OLIVIA 2.1 is an experimental robotic platform used to evaluate various technologies relevant to social robotics. Robot’s height is 1.65 meter (5 feet 5 inches) and it weights 164kg (361.5 pounds). OLIVIA’s head can rotate or tilt up or down, and it is equipped with a pair of stereoscopic camera eyes. The stereoscopic camera eyes allow it to see 70 degrees wide, while additional 3rd mono-camera zooms in on the speaker’s face, letting OLIVIA determine whether someone is talking to it.

In order to find its way around surroundings, OLIVIA’s base features a Hokuyo URG04LX Laser Range Finder and sonar sensors for closer object or obstacles. The robot currently has arms with 6 degrees of freedom (DoF) in each arm. Each arm has 3 fingers, while each finger has 2 DoF (thus offering a total of 12 DoF in its both hands).  When robot is out of use, it is able to retract its hands into the main body, thus saving space during transport and enhancing safety.

The robotic brain module, powered by an onboard Core i7 processor, makes it easier for various modules or algorithms to be integrated. It uses software to detect lip movements and determine if a person is speaking to it. OLIVIA is able to locate the source of human speech and turn its face in the direction of the speaker because it is equipped with eight microphones used to locate a source of sound in 3D. The robot is also equipped with additional 4 microphones in its chest and those are used for speech enhancement. Speech recognition is able to understand a vocabulary of 50,000 common English words, while an audio speaker inside the robot is used to reproduce robot’s voice which can be programmed to sound differently.

Various researches is currently undergoing using OLIVIA 2.1, which includes attention directed dialogue for sophisticated human-robot interaction and human-robot physical interaction to achieve safe and “soft” robotic motion. As you can see in the following video, they used motion detection in order to mimic movement. OLIVIA uses light rings to indicate whether it is idle or engaged with a human. Its developers claim that those light rings could be used to indicate robot’s mood.

As we mentioned in the beginning of our article, OLIVIA is an experimental platform and ASORO researchers want to develop it into a robot able to respond to natural speech.
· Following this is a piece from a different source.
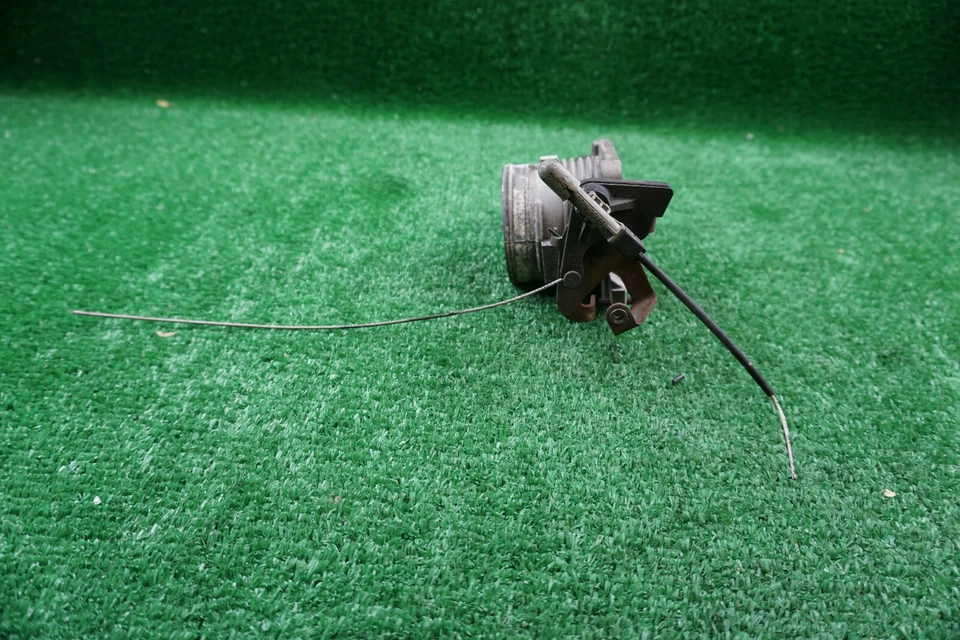 Mercury Grand Marquis 1998-2004 4,6 carrocería del acelerador OEM 337-05260 Foto 3 de 4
The current version is able to respond to specific phrases, greet a visitor and answer general inquiries, take the visitor’s information from visitor’s namecard, connect a host staff and a visitor via telephone, provide direction for visitors to navigate in office building or control electronic appliances such as lights by following voice commands.  The folks from ASORO are developing another 2 robots meant for telepresence and for aid at home but we’ll describe those robots in our future articles.